I will now discuss a macroscopic example of biological irreducible complexity and show how it can have evolved; this ought to make some of the principles clearer.
Honeybee societies are irreducibly complex. Queens depend on workers for all their needs; food, shelter, protection, etc. Workers depend on queens to replenish their numbers. Not surprisingly, honeybees found new hives by a queen leaving an existing hive with a swarm of workers.
So how could such societies have been a result of evolution from some species of solitary bee?
Michael Behe does the equivalent of looking at solitary bees and honeybees and wondering what could possibly bridge the gap.
But there are some social bee species that provide plausible intermediate states.
Bumblebees are social, yet bumblebee queens are not completely dependent on their workers as honeybee queens are. Bumblebee queens overwinter in isolation and found new hives in the following spring, doing all the work of caring for the first brood of workers until they mature. Thus acting like a solitary bee.

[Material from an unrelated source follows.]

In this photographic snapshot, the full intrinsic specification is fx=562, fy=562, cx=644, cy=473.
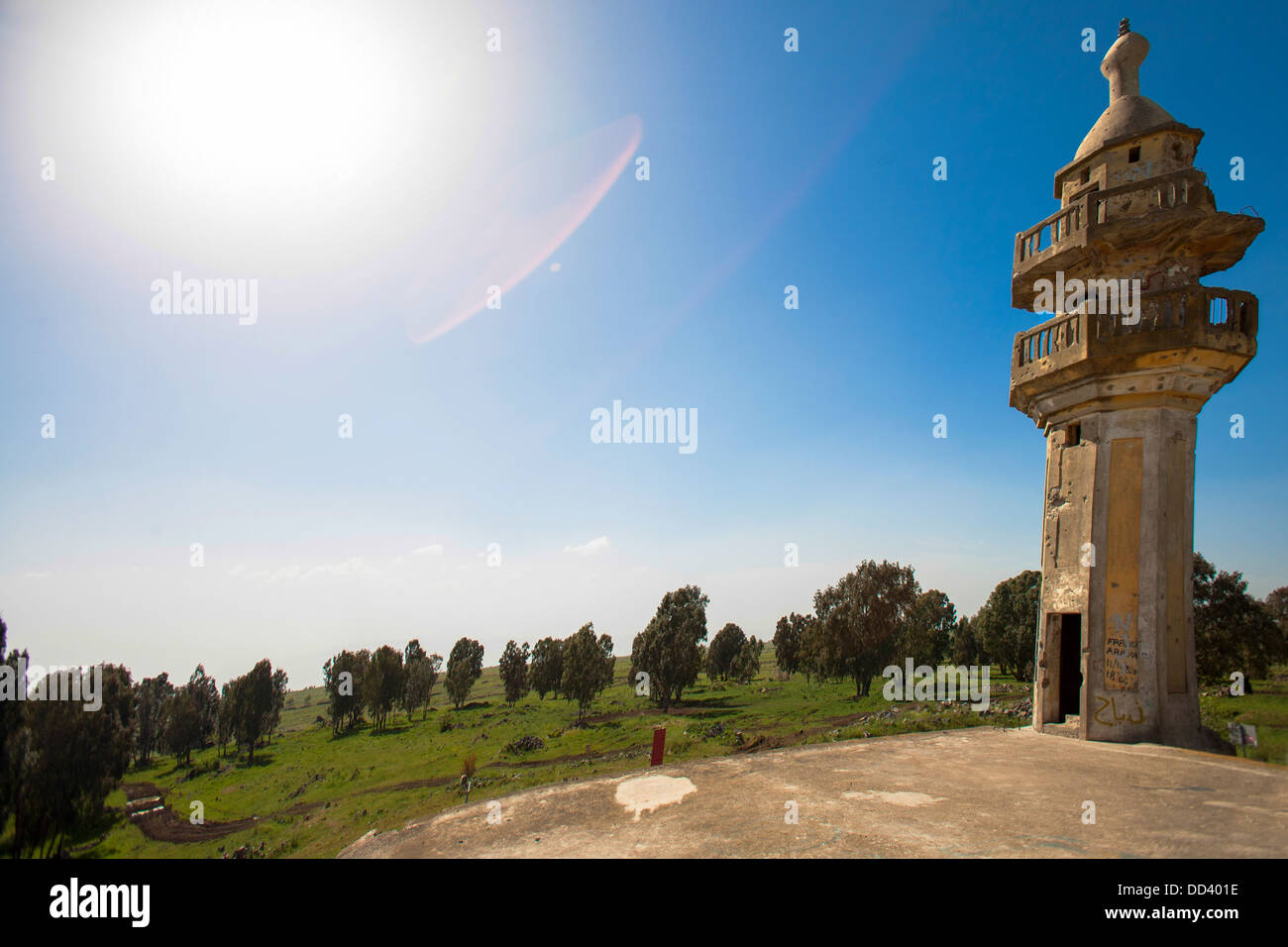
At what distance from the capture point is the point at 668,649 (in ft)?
219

And a bumblebee-like bee can become the ancestor of honeybees by this route: departing queens hoping to found hives could recruit some workers to assist them. These prove very helpful -- so helpful that queens lose the ability to have an independent existence, thus becoming dependent on their workers.
Something similar could well have happened to the molecular pathways that Behe discusses; what would be especially helpful is finding or plausibly reconstructing some counterpart of bumblebees.